Records for processing:
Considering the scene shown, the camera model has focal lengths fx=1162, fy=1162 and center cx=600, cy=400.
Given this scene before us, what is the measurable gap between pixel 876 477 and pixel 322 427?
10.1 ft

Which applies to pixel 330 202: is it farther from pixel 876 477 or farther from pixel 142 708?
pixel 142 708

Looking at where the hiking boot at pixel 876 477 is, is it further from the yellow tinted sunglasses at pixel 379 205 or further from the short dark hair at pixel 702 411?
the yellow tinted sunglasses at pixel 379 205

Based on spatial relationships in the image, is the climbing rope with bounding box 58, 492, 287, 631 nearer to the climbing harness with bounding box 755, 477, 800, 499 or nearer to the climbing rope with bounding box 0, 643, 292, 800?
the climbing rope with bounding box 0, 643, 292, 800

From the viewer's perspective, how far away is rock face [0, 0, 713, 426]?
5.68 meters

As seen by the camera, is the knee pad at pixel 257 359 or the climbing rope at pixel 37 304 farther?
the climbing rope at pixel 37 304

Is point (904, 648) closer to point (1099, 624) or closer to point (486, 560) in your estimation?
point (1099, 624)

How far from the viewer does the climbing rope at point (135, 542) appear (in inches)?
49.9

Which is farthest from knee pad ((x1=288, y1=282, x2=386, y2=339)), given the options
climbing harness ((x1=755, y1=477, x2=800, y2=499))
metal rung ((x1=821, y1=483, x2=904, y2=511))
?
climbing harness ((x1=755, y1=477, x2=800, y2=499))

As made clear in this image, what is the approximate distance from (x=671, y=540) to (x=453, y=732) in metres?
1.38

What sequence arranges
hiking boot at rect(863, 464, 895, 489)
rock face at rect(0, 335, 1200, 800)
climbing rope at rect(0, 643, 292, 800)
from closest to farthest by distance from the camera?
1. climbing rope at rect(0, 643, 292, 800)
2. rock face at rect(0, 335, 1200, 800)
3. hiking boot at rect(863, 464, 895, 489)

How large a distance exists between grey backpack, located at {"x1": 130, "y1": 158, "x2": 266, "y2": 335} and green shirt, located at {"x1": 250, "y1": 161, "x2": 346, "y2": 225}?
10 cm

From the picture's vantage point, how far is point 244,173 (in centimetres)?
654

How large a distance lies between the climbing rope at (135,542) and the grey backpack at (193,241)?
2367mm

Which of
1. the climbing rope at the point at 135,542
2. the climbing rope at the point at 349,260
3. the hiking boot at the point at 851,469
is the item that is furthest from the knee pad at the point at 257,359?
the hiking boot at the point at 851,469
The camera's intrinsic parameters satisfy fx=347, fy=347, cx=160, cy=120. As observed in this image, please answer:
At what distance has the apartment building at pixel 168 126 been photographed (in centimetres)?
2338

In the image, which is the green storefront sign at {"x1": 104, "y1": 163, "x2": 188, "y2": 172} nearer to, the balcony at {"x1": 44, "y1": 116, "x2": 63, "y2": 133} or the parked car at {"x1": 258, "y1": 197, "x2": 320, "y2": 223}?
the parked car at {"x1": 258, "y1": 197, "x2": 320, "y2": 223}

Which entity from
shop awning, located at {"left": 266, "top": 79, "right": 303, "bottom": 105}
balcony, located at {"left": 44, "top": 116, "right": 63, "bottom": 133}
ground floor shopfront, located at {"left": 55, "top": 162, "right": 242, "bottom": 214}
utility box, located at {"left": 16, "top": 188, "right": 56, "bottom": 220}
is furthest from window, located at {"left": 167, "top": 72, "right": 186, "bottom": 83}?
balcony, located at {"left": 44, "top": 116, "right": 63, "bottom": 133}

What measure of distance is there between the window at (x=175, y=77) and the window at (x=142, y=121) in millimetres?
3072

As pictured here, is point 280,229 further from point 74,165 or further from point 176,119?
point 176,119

Given request: Please rewrite every line from the one containing "The camera's intrinsic" down to the last line, swapping "utility box" for "electrical cabinet" and keeping everything else the same.

Task output:
The camera's intrinsic parameters satisfy fx=347, fy=347, cx=160, cy=120. As observed in this image, please answer:
At what distance has the apartment building at pixel 168 126 been photographed (in centimetres)?
2338

In the image, which is the green storefront sign at {"x1": 104, "y1": 163, "x2": 188, "y2": 172} nearer to, the balcony at {"x1": 44, "y1": 116, "x2": 63, "y2": 133} or the parked car at {"x1": 258, "y1": 197, "x2": 320, "y2": 223}?
the parked car at {"x1": 258, "y1": 197, "x2": 320, "y2": 223}

Which entity from
shop awning, located at {"left": 266, "top": 79, "right": 303, "bottom": 105}
balcony, located at {"left": 44, "top": 116, "right": 63, "bottom": 133}
ground floor shopfront, located at {"left": 55, "top": 162, "right": 242, "bottom": 214}
electrical cabinet, located at {"left": 16, "top": 188, "right": 56, "bottom": 220}
is furthest from window, located at {"left": 167, "top": 72, "right": 186, "bottom": 83}?
balcony, located at {"left": 44, "top": 116, "right": 63, "bottom": 133}

What measure of distance is there between the window at (x=175, y=77) and the window at (x=142, y=121) in millimetres?
3072

As pictured here, is point 280,229 further from point 74,165 or further from point 176,119?
point 176,119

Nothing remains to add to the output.